Documenti cosí interessanti appaiono adesso per volontà della famiglia de Savorgnani, in particolare le nipoti Aurelia e Nicoletta, fornendo un racconto che sarà illustrato venerdí 5 dicembre, alle 20.45, in sala Civica ad Aiello, su iniziativa del circolo Navarca.
Un tema importante riguarda i sentimenti divisi della gente di fronte a quegli eventi. Arrivano le avanguardie italiane, abbattono i simboli austriaci, gettano dalla finestra il quadro di Francesco Giuseppe e della famiglia imperiale e gli aiellesi vi assistono in silenzio.
Sono di lingua e cultura italiana, ma per quattro secoli sono stati austriaci, hanno i loro figli arruolati in quell’esercito, mandati al fronte in Galizia, e fino al giorno prima hanno sentito un’altra propaganda, un’altra campana. E adesso, come dice de Savorgnani, «calma e dignitosa la popolazione osserva queste scene mentre molti distribuiscono sigarette ai soldati italiani».
Un militare chiede allegro: «Quanto dista Trieste? Fra 4-5 giorni ci siamo e vi resteremo». Il racconto narra anche la morte del primo italiano, un fante che cade da un carro, e poi gli arresti e l’internamento di chi era ritenuto “austriacante”, a cominciare dal parroco don Giuseppe Calligaris.
Intanto c’è chi si adatta al volo, come sempre, e comincia a confezionare e a vendere bandiere tricolori. Poi un giorno, su un’auto grigia, passa il re Vittorio Emanuele III, con macchina fotografica in mano.
Ma Aiello è tutta un passaggio: transitano fino a 14 mila soldati al giorno diretti verso il Carso, e poi prigionieri austriaci, feriti, disertori perché lí c’è anche un tribunale di guerra, profughi dalla Bisiacaria. E poi ci sono i bagliori e i bombardamenti sul fronte, che dista una decina di chilometri.

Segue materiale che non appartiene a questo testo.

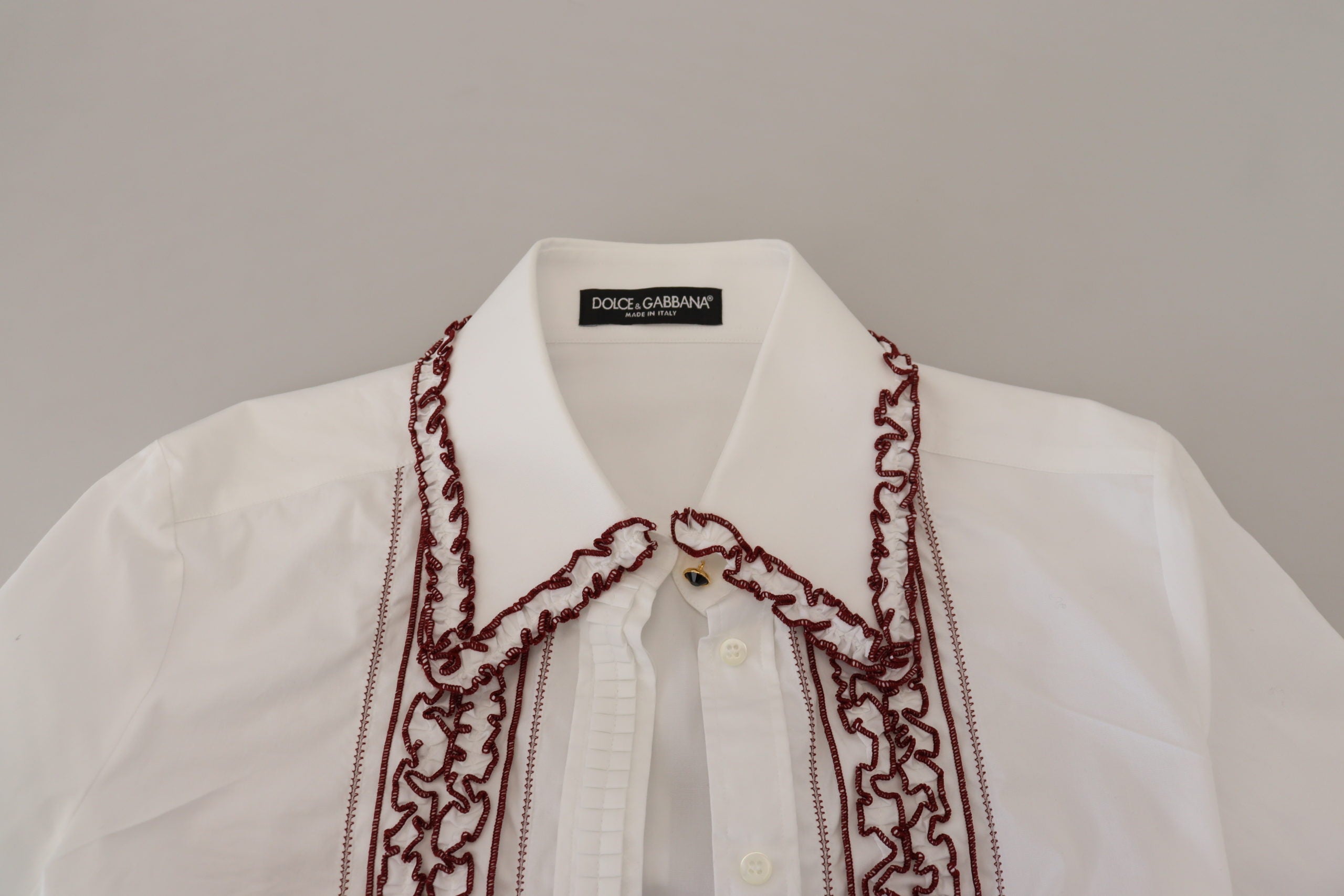 Witte top met lange mouwen en rucheskraag van kant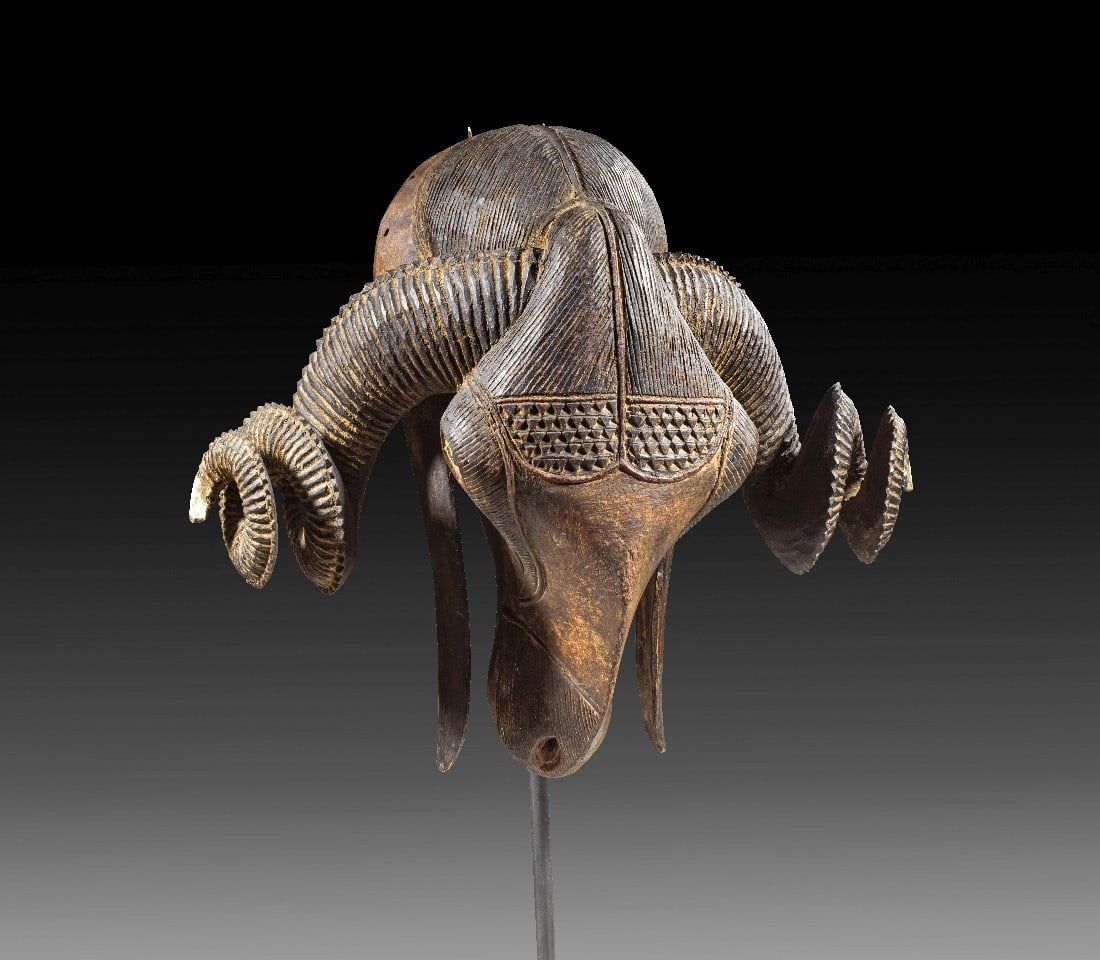 Widdermaske.: Widdermaske. Elfenbeinküste, Baule, 2. Hälfte 20. Jh. Gesamthöhe mit Sockel 51,5cm, H Maske 33cm, B 39cm. Holz. Augen weiß gefärbt. Beschnitzt mit Riefel- und Liniendekor sowie Dreiecksmuster.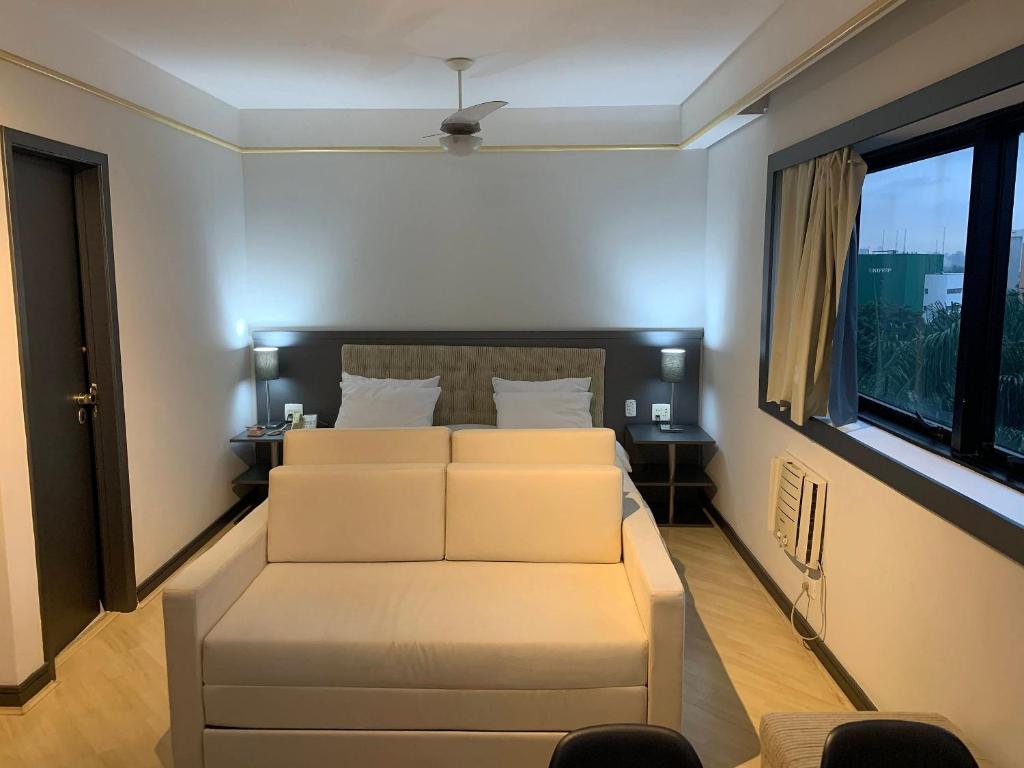 a living room with a white couch and a window at Get a Flat - 703 Luxo e Conforto - Ibirapuera in São Paulo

Il diario si interrompe nel marzo del 1917 con una frase lapidaria: «I giornali scrivono molto d’una prossima Strafexpedition. Basta, chi vivrà vedrà». Non arriva dunque a Caporetto e al momentaneo ritorno degli austriaci nella “Piccola Vienna”, di nuovo tale per un anno. Fino al 4 novembre 1918. Poi si cambia ancora.